Ma è lecito a noi massoni dare una siffatta interpretazione dell’opera creatrice del Grande Architetto in armonia con il corrispondente perfezionamento morale dell’uomo? Se è certo, infatti, che ai fratelli è lasciata la più ampia libertà d’interpretazione sul Grande Architetto e sui suoi attributi, non dovrebbe essere lecito proporre in questa sede una dottrina specifica in merito; una dottrina che si presenta, almeno nell’apparenza, particolarmente suggestiva. A questo punto, devo però precisare che non pretendo affatto d’imporre una determinata concezione dell’universo, della divinità stessa e dell’uomo. Ciò, date le premesse, non sarebbe né possibile, né lecito. Se, pertanto, non intendo imporre una determinata visione del mondo e dell’uomo – dell ‘uomo, intendo dire, la cui attività si adegui all’opera eterna del Grande Architetto – non posso, d’altra parte, esimermi dal rilevare come, attraverso l’opera e la dottrina dei più grandi esponenti del pensiero massonico nel periodo della sua più luminosa fioritura, tra la fine del Settecento e i primi decenni dell’Ottocento, si sia andata sviluppando con mirabile continuità evolutiva il presupposto filosofico di detta dottrina: una dottrina che è senz3altro, a mio parere, la più esaltante a maggior gloria del G.A.D.U., dell’uomo e della sua opera; la più conforme alla dignità di quest’ultimo e del suo inesauribile compito nella vita e nella storia.

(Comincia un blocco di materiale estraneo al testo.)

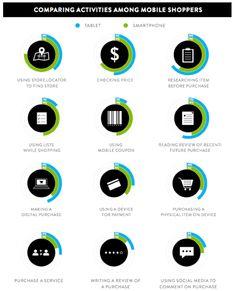 Nielsen mobile shopping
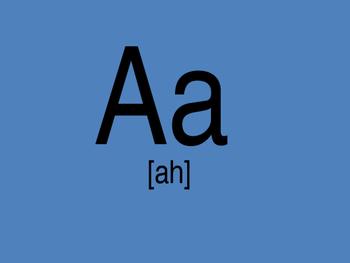 Spanish Alphabet El Abecedario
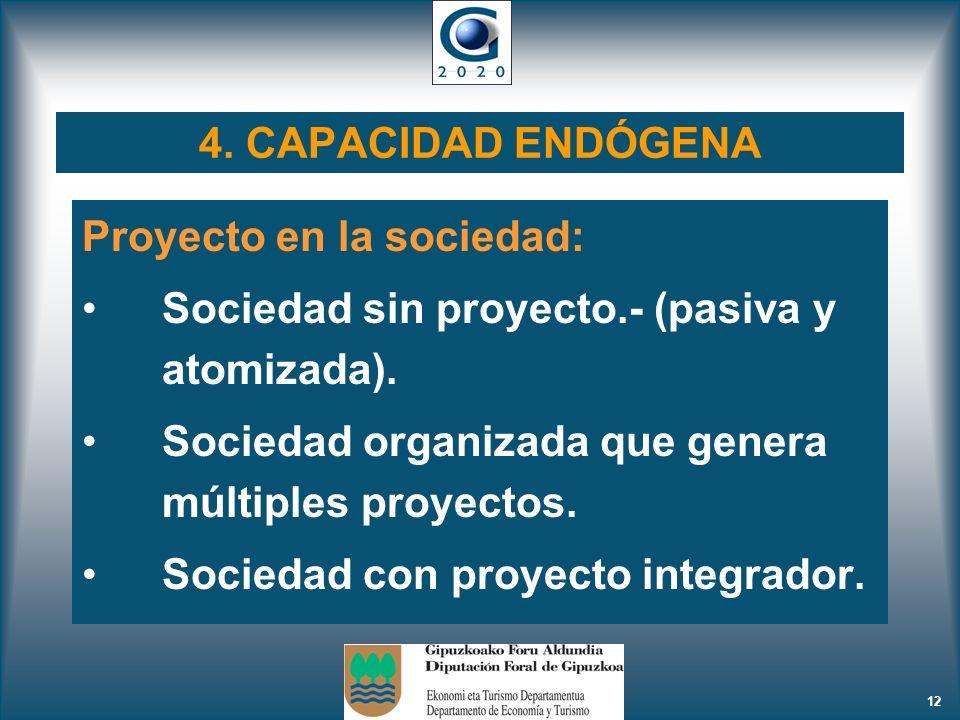 4. CAPACIDAD ENDÓGENA Proyecto en la sociedad: Sociedad sin proyecto.- (pasiva y atomizada). Sociedad organizada que genera múltiples proyectos.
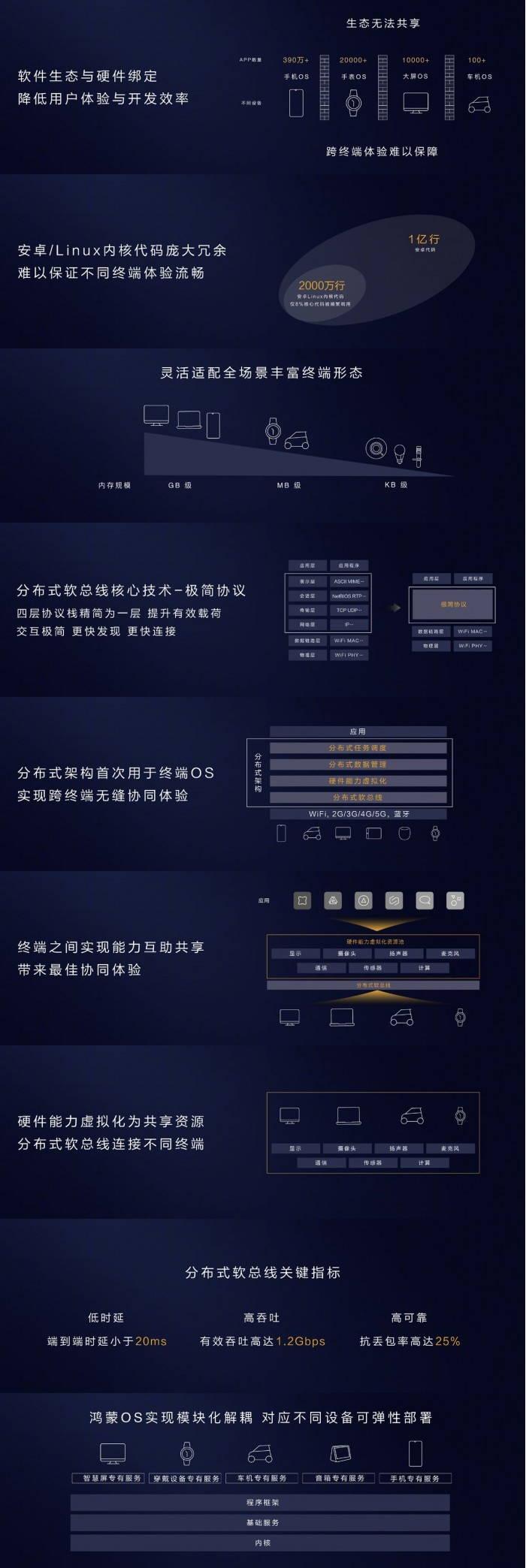 余承东:华为手机迁移鸿蒙OS只需1-2天-玩懂手机网 - 玩懂手机第一手的手机资讯网(www.wdshouji.com)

Del resto il significato iniziatico dell’Oriente Eterno sta appunto in questo; è un Oriente cui non si contrappone alcun occidente. Il sole splende nell’infinito e la sua luce è perenne creazione. Esso splende nelle tenebre; ma è attraverso le tenebre che noi acquistiamo coscienza della luce, come attraverso la luce acquistiamo coscienza delle tenebre, luce e tenebre si condizionano dialetticamente, perché dove non vi contrasto non vi è lotta; non vi è la pienezza della vita, ma la stasi della morte. Nel contrasto dialettico il polso dell’uomo batte all’unisono con il polso stesso della divinità. Perenne creazione e perenne azione, dunque, tanto in Dio quanto nella vita e nel perfezionamento morale dell’uomo, la cui suprema dignità sta appunto nell’inesauribile tensione verso tale elevazione spirituale. L’uomo può elevarsi o degradarsi – e questo l’aveva già intuito Pico della Mirandola – ma in ciò appunto consiste la sua dignità. Quasi fosse un divino artefice, egli plasma liberamente la propria effige spirituale: “in quam malueris tute formam effingas”. Dio, d’altra parte, è assoluta libertà creatrice; egli deve necessariamente manifestarsi. Necessità e libertà in Dio coincidono; il creare appartiene alla sua autentica natura ed è singolare come a tutto questo si accompagni l’esaltazione dell’uomo e della sua dignità.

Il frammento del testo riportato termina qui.